Six men destroyed a statue of Mahatma Gandhi outside of a Hindu temple in Queens early Tuesday morning — two weeks after the effigy was toppled over in another act of vandalism.

In the latest incident in front of the Shri Tulsi Mandir in South Richmond Hill, a pack of vandals smashed the life-sized Gandhi statue to pieces using a sledgehammer at about 1:30 a.m., police said.

The suspects also spray-painted “kutta,” meaning dog in Hindi, “Grandpi” and “Dog” on the road outside the 111th Street temple, cops said.

The statue lies broken on its face.
A statue of Mahatma Gandhi was smashed with sledgehammers, police said.

“To know that Gandhi represents peace and somebody would come and just target the statue and vandalize it, it’s very sad,” the temple’s founder, Pandit Maharaj, told the Queens Courier.

The suspects in Tuesday morning’s incident, described as between 25- to 30-years-old, fled the scene in two cars, a white Mercedes Benz and a darker car, possibly a Toyota Camry that is possibly used as a livery cab, police said.

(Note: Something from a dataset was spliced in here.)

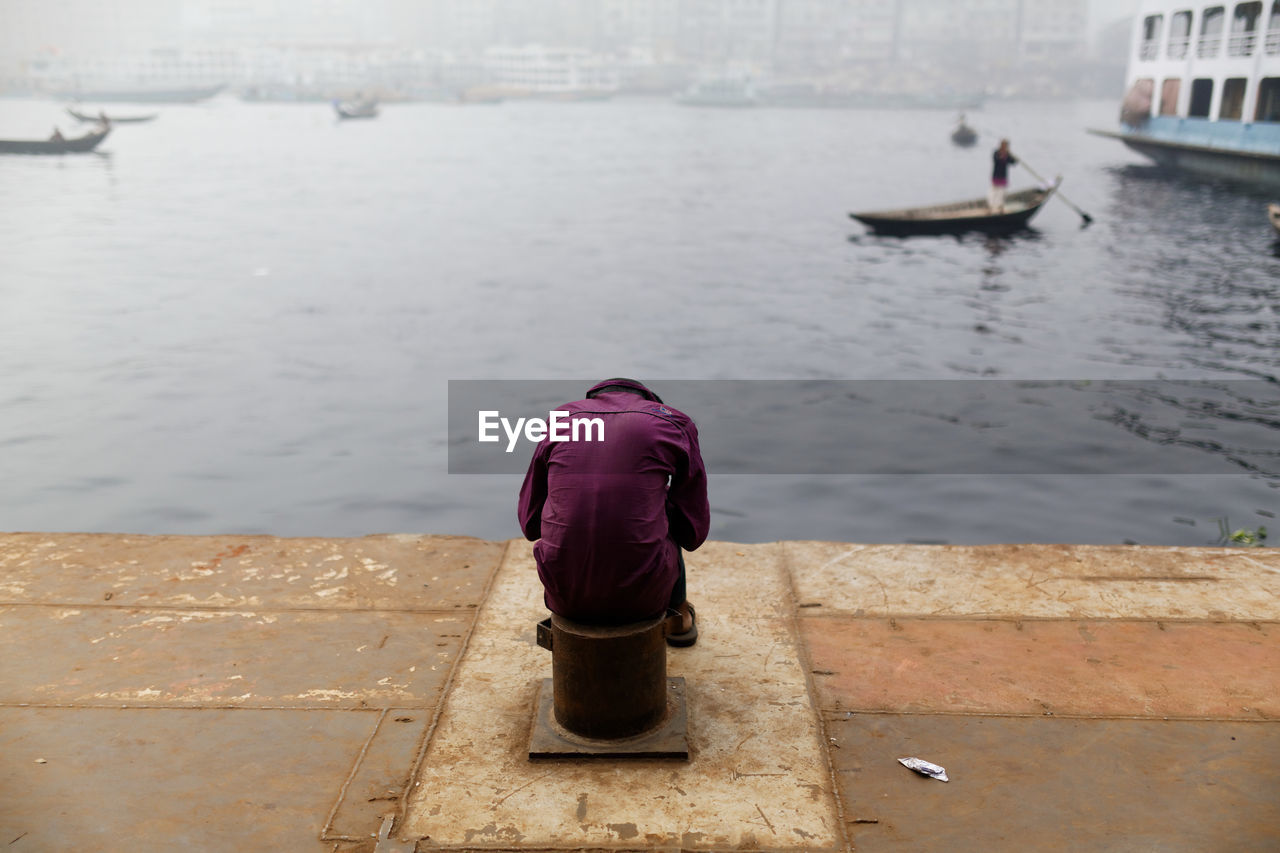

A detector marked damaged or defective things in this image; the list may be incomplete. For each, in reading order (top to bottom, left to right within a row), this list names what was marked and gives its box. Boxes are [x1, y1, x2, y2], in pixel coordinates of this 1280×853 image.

rusty bollard [528, 612, 688, 760]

“We are deeply saddened to learn of the vandalism at the Tulsi Mandir last night,” the Cityline Ozone Park Civilian Patrol tweeted. “This is not the first time something like this has happened, and it must stop. We must work together to send a clear message that hate crimes towards any religion will not be tolerated.”

Just less than two weeks earlier, on Aug. 3 at 2 a.m., a person pushed the same Gandhi statue down, sparking community outrage and press conferences against hate crimes.

“Hindu hate is on the rise,” the area’s Assemblymember Jenifer Rajkumar told the Post, adding that donors have offered to pay for a replacement. “It’s outrageous. Gandhi is a symbol of peace all around the world.”

In July, Rutgers University released a report that found “evidence of a sharp rise and evolving patterns of hate speech directed toward the Hindu community across numerous social media platforms.”

Spraypaint on the street.
The suspects also spray-painted the 111th Street pavement outside Shri Tulsi Mandir.

In a statement, the Assemblymember — the first Hindu-American elected official in New York State — called for the perpetrators to be “apprehended swiftly, charged, and prosecuted to the fullest extent of the law.”

“We always knew that defeating hate would not be accomplished in one day, one week, or even one year. We are committed to this fight for the long term, and will use the Hindu principles of ahimsa (non-violence) and satyagraha (soul force) that guided Gandhi himself and later the great American civil rights hero Martin Luther King, Jr.”

The NYPD’s Hate Crime Task Force is investigating the Aug. 16 incident and has been notified of the Aug. 3 vandalism. A spokesperson could not say if the incidents are believed to be related.